Consigne écrite:
Poursuivez l'article ci-dessous sur Washington face à la colère du peuple tunisien, en reprenant juste après sa dernière phrase.

Extrait de page:
#####
Washington face à la
colère du peuple tunisien
Thierry Meyssan
Le général William Ward —ancien
responsable de la répression dans les Territoires palestiniens
devenu commandant de l’Africom— lors d’une cérémonie en mai
2010. L’armée tunisienne a été réduite au minimum,
mais le pays sert de base arrière aux opérations
« anti-terroristes » régionales et
dispose de ports indispensables au contrôle de la Méditerranée
par l’OTAN
Beyrouth, dimanche 23 janvier 2011
Alors que les médias occidentaux célèbrent la « Jasmine
Revolution », Thierry Meyssan dévoile le plan US pour tenter de
stopper la colère du peuple tunisien et conserver cette discrète
base arrière de la CIA et de l’OTAN. Selon lui, le phénomène
insurrectionnel n’est pas fini et la vraie Révolution, tant
redoutée par les Occidentaux, pourrait rapidement commencer.
Les grandes puissances n’aiment pas les bouleversements
politiques qui leur échappent et contrecarrent leurs plans. Les
événements qui ont fait vibrer la Tunisie depuis un mois
n’échappent pas à cette règle, bien au contraire.
Il est donc pour le moins surprenant que les grands médias
internationaux, suppôts indéfectibles du système de domination
mondiale, s’enthousiasment soudainement pour la « Révolution du
jasmin » et multiplient les enquêtes et reportages sur la
fortune des Ben Ali qu’ils ignoraient jusque là malgré leur luxe
tapageur. C’est que les Occidentaux courent après une situation
qui leur a glissé des mains et qu’ils voudraient récupérer en la
décrivant selon leurs souhaits.
#####
Entrées d'un jeu de données:

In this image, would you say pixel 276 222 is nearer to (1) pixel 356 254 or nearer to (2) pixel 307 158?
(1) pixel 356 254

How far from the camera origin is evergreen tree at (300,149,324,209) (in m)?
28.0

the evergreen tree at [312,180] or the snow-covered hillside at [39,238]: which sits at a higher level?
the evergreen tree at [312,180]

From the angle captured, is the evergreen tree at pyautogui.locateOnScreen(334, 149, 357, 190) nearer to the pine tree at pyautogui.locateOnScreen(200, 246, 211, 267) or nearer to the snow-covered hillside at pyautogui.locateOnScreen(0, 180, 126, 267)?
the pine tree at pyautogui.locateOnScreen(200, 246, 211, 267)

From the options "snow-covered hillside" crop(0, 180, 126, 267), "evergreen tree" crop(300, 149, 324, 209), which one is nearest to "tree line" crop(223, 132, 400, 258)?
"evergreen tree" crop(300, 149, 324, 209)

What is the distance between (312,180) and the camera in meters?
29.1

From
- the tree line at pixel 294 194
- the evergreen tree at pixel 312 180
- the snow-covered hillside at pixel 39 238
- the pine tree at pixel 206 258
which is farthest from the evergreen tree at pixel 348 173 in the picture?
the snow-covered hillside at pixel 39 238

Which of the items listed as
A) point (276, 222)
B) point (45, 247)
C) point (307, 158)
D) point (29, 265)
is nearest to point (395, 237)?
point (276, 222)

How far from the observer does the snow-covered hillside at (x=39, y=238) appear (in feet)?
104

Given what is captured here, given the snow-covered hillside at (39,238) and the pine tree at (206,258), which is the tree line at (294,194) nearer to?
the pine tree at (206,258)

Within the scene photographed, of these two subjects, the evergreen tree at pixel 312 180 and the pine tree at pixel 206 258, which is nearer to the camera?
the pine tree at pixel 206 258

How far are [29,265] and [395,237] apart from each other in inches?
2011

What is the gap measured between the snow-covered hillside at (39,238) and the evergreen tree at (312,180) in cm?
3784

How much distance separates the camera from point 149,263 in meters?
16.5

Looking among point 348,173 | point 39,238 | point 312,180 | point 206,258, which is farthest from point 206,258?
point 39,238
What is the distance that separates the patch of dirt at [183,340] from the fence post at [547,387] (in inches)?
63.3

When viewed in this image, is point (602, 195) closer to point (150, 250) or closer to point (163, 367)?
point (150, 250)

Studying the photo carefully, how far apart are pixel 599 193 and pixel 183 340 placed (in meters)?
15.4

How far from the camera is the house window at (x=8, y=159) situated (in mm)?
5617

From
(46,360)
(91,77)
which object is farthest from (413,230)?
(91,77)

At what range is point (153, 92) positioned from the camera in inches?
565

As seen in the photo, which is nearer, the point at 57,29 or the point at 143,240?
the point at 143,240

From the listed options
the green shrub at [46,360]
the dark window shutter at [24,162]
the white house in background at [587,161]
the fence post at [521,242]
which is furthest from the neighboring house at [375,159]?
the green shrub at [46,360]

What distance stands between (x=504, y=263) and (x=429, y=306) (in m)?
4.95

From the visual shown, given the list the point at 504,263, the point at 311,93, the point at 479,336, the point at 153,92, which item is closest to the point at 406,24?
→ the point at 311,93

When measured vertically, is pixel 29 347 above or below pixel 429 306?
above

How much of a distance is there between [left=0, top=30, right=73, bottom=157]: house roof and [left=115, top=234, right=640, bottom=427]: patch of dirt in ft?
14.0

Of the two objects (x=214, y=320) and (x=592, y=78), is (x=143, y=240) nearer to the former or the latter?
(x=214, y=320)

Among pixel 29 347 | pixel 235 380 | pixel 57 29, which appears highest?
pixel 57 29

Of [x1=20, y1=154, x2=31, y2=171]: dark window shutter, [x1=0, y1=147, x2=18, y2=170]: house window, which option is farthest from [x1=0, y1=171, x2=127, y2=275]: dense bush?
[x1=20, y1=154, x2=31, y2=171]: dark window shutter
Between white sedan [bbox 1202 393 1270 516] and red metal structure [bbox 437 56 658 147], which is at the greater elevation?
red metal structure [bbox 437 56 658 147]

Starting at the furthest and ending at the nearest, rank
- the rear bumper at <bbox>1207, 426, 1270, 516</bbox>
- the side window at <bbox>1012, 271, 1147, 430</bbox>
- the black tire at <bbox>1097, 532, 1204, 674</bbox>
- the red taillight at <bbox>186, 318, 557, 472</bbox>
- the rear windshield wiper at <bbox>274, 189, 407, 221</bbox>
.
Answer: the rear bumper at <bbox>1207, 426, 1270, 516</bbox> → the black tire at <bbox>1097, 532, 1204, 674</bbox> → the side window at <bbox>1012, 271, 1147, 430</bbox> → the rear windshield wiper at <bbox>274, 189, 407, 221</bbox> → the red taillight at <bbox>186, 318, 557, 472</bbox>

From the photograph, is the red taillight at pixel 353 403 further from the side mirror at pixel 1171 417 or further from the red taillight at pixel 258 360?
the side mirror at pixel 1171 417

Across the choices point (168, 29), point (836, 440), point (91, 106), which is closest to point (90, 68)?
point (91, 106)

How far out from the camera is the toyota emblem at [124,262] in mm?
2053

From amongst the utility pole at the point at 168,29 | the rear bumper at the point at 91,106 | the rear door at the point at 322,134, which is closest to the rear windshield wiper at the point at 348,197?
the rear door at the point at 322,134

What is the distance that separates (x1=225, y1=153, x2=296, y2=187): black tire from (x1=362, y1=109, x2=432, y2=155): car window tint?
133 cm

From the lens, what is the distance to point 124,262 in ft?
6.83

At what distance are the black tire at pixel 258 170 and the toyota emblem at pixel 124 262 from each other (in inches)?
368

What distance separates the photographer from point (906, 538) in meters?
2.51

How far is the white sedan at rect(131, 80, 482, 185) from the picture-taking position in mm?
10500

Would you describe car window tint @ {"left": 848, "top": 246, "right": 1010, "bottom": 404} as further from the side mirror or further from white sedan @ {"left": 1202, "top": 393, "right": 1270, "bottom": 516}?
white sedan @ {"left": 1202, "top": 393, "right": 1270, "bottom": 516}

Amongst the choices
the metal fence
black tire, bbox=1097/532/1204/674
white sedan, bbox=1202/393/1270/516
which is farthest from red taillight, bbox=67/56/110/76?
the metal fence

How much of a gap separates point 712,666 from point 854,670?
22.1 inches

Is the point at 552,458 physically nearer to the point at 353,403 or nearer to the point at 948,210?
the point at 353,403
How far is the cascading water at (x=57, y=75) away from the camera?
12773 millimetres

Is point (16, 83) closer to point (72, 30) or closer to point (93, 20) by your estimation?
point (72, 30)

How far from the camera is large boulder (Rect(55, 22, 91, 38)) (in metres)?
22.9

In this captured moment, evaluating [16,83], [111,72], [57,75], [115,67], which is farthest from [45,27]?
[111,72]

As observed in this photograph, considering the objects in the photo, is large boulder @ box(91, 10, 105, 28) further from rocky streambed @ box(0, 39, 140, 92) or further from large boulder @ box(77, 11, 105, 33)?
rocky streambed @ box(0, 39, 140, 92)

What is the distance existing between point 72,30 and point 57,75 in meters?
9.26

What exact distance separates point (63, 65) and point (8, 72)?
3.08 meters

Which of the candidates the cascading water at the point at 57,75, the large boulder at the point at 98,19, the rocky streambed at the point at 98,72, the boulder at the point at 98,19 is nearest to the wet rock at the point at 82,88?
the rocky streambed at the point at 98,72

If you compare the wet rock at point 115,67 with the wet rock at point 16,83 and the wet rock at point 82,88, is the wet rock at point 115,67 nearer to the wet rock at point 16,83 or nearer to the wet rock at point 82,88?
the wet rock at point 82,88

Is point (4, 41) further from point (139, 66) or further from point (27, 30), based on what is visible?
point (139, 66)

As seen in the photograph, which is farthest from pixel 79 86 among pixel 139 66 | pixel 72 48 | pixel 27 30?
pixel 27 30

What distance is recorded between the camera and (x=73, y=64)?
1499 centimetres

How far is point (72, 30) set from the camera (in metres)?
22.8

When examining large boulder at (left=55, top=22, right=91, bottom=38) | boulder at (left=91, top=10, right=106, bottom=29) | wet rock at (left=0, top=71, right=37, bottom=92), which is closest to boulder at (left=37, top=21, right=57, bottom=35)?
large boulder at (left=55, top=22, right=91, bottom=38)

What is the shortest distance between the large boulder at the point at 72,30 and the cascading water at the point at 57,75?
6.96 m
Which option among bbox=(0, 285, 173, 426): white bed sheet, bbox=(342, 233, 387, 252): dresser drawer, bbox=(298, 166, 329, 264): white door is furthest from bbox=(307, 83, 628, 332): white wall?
#####
Résultat:
Avant toute chose, il convient de rappeler que le régime de
Ben Ali était soutenu par les Etats-Unis et Israël, la France et
l’Italie.
Considéré par Washington comme un Etat d’importance mineure,
la Tunisie était utilisée au plan sécuritaire, plus
qu’économique. En 1987, un coup d’Etat soft est organisé pour
déposer le président Habib Bourguiba au profit de son ministre
de l’Intérieur, Zine el-Abidine Ben Ali. Celui-ci est un agent
de la CIA formé à la Senior Intelligence School de Fort Holabird.
Selon certains éléments récents, l’Italie et l’Algérie auraient
été associés à cette prise de pouvoir [1].
Dès son arrivée au Palais de la République, il met en place
une Commission militaire jointe avec le Pentagone. Elle se
réunit annuellement, en mai. Ben Ali, qui se méfie de l’armée,
la maintient dans un rôle marginal et la sous-équipe, à
l’exception du Groupe des Forces spéciales qui s’entraîne avec
les militaires US et participe au dispositif « anti-terroriste »
régional. Les ports de Bizerte, Sfax, Sousse et Tunis sont
ouverts aux navires de l’OTAN et, en 2004, la Tunisie s’insère
dans le « Dialogue méditerranéen » de l’Alliance.
Washington n’attendant rien de spécial de ce pays au plan
économique, il laisse donc les Ben Ali mettre la Tunisie en
coupe réglée. Toute entreprise qui se développe est priée de
céder 50 % de son capital et les dividendes qui vont avec.
Cependant, les choses virent au vinaigre en 2009, lorsque la
famille régnante, passée de la gourmandise à la cupidité, entend
soumettre aussi les entrepreneurs états-uniens à son racket.
De son côté, le département d’Etat anticipe sur l’inévitable
disparition du président. Le dictateur a soigneusement éliminé
ses rivaux et ne dispose pas de successeur. Il faut donc
imaginer une relève s’il vient à mourir. Une soixantaine de
personnalités susceptibles de jouer un rôle politique ultérieur
est recrutée. Chacune reçoit une formation de trois mois à Fort
Bragg, puis un salaire mensuel [2].
Le temps passe…
Bien que le président Ben Ali poursuive la rhétorique
anti-sioniste en vigueur dans le monde musulman, la Tunisie
offre diverses facilités à la colonie juive de Palestine. Les
Israéliens d’ascendance tunisienne sont autorisés à voyager et à
commercer dans le pays. Ariel Sharon est même invité à Tunis.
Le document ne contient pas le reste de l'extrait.